### EXERCISE REQUIREMENTS
Please tally every line in the listing below where the word "google" appears, then give the number and nothing more.

### RECORDS
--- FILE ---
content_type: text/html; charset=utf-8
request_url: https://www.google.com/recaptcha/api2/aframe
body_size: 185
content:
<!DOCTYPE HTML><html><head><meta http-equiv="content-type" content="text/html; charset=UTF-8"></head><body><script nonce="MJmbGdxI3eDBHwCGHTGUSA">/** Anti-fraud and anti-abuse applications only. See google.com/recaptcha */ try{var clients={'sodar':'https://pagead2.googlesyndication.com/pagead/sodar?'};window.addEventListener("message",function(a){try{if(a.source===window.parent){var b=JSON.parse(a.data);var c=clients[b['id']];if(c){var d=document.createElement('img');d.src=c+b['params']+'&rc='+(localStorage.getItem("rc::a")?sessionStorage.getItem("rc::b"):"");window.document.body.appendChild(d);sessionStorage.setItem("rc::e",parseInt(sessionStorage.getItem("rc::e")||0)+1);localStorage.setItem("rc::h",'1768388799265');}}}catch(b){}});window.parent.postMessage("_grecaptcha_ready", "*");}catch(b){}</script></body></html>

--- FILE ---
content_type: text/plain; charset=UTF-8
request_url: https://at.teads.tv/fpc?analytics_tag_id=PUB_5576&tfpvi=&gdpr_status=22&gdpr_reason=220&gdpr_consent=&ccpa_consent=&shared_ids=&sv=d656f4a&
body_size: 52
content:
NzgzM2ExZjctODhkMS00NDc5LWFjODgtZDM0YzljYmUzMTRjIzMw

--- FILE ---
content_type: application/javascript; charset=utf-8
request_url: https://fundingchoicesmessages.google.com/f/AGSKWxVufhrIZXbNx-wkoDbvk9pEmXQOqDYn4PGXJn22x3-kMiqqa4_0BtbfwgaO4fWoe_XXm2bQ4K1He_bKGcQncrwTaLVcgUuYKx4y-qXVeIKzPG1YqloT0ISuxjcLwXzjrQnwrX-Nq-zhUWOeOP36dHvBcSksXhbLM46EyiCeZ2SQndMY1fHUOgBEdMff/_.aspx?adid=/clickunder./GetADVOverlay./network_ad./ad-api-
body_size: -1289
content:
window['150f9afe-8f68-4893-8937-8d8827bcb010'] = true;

### EXERCISE OUTPUT
3